Regular symptoms of depression include sadness, difficulty concentrating, trouble sleeping, loss of pleasure, and even thoughts of hurting oneself. Postpartum depression includes anxiety about being left alone with the newborn, anxiety about not being a good mom, thoughts the woman is going to drop the baby, thoughts about hurting the baby, irritability, and not being able to sleep when the baby sleeps.

6. Treatment for postpartum depression includes cognitive behavioural therapy and helping the mom find support and sleep.

Therapy sessions with a clinical psychologist are a key part of treatment to help women understand what they’re experiencing and that it’s not their fault. The general principles of recovery include: finding ways to heal, building hope and inspiration, spirituality, and establishing one’s narrative by being more open with loved ones. Some women will need antidepressants or anti-anxiety medications to recover fully, but not all. In those cases, it may be necessary to stop breastfeeding.

7. Having postpartum depression does not make you a bad mother.

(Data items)

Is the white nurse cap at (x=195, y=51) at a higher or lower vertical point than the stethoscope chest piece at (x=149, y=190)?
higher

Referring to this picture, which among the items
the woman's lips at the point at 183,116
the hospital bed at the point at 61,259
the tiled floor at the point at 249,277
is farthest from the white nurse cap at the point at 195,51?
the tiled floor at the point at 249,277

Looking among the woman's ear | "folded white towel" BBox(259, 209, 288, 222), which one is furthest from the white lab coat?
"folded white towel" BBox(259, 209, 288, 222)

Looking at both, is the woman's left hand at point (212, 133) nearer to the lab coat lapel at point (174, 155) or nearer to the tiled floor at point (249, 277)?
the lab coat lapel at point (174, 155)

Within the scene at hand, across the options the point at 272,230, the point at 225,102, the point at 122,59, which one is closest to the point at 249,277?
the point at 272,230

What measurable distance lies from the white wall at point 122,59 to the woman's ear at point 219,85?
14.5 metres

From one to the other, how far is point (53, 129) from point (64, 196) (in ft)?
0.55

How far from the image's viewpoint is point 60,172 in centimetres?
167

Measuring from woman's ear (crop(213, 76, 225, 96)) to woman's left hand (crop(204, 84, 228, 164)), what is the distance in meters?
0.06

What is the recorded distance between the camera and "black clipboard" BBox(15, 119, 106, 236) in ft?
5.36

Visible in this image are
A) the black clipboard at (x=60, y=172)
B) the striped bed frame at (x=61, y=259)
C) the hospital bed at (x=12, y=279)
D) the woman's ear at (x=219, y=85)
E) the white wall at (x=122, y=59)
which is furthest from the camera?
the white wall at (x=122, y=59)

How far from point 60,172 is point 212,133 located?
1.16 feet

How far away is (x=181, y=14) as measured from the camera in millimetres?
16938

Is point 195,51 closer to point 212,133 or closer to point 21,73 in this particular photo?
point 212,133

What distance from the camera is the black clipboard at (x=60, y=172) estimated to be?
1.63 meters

--

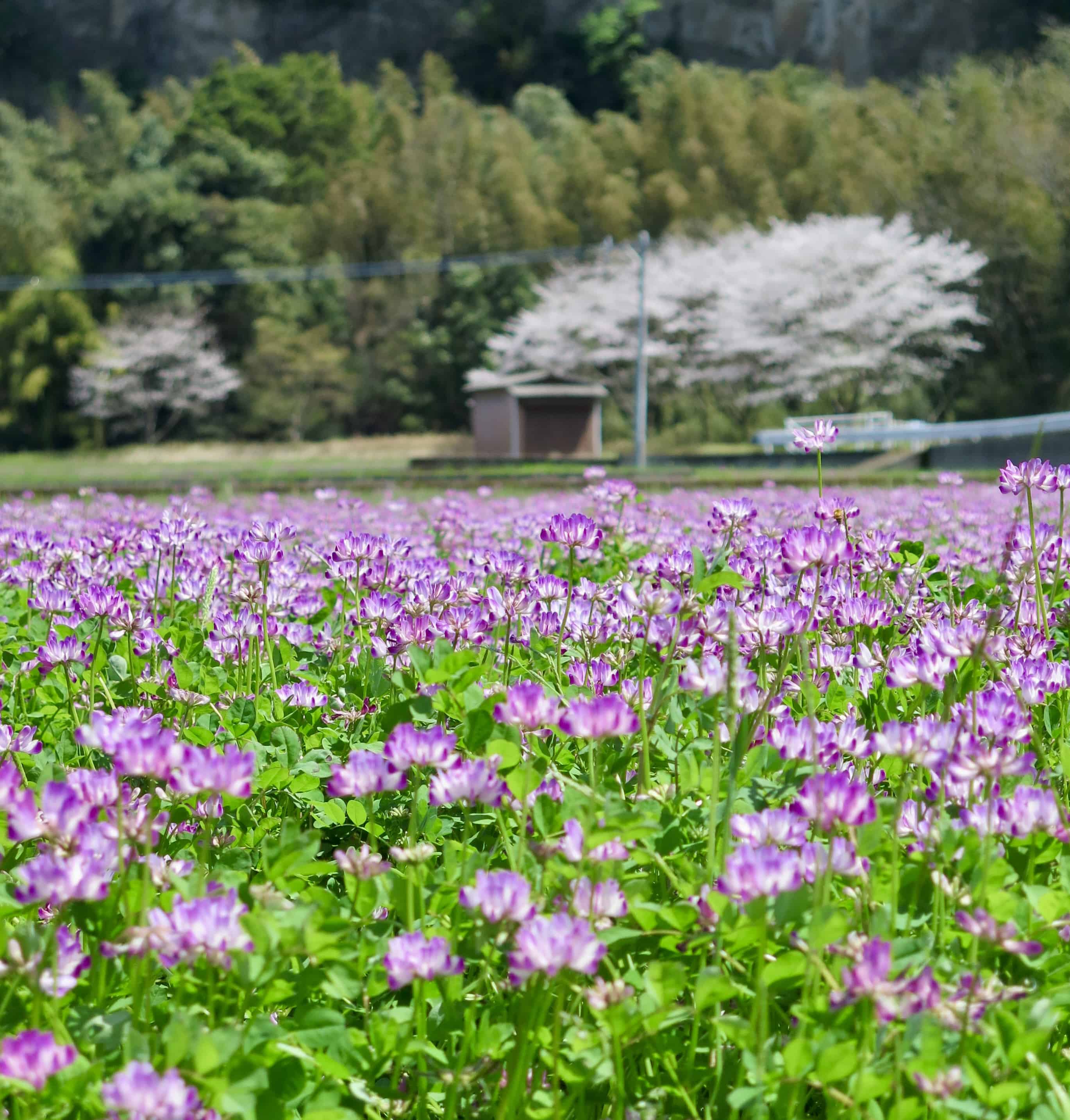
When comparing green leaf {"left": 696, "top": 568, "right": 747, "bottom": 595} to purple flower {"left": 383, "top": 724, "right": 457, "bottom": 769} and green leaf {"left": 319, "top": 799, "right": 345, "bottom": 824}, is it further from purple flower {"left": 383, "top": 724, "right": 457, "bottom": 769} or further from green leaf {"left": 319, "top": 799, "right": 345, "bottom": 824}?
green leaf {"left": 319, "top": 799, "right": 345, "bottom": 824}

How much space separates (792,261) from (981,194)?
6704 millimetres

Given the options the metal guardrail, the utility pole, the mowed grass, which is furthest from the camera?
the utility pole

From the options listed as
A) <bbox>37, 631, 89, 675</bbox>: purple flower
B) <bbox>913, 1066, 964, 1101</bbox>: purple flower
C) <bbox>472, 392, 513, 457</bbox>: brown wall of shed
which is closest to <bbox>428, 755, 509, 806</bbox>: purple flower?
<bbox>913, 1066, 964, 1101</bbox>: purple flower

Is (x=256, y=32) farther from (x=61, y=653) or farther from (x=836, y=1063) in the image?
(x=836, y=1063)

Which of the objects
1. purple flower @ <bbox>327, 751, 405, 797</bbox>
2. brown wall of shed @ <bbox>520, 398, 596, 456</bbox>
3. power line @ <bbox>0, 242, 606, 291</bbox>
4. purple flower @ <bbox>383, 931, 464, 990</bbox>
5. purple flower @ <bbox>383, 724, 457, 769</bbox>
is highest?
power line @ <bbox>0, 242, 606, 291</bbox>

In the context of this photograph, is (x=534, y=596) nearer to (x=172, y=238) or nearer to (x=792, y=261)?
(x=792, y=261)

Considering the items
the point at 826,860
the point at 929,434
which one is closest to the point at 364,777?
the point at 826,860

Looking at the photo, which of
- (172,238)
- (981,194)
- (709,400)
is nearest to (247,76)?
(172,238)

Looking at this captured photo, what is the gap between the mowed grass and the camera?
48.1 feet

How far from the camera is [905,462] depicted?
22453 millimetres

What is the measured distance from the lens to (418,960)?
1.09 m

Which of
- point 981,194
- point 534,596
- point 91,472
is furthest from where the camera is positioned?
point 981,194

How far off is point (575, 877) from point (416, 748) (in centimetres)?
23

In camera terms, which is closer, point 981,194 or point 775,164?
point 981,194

** Work item **
Pull the full text on postpartum depression from the page, copying it word for word.

** Task solution **
Regular symptoms of depression include sadness, difficulty concentrating, trouble sleeping, loss of pleasure, and even thoughts of hurting oneself. Postpartum depression includes anxiety about being left alone with the newborn, anxiety about not being a good mom, thoughts the woman is going to drop the baby, thoughts about hurting the baby, irritability, and not being able to sleep when the baby sleeps.

6. Treatment for postpartum depression includes cognitive behavioural therapy and helping the mom find support and sleep.

Therapy sessions with a clinical psychologist are a key part of treatment to help women understand what they’re experiencing and that it’s not their fault. The general principles of recovery include: finding ways to heal, building hope and inspiration, spirituality, and establishing one’s narrative by being more open with loved ones. Some women will need antidepressants or anti-anxiety medications to recover fully, but not all. In those cases, it may be necessary to stop breastfeeding.

7. Having postpartum depression does not make you a bad mother.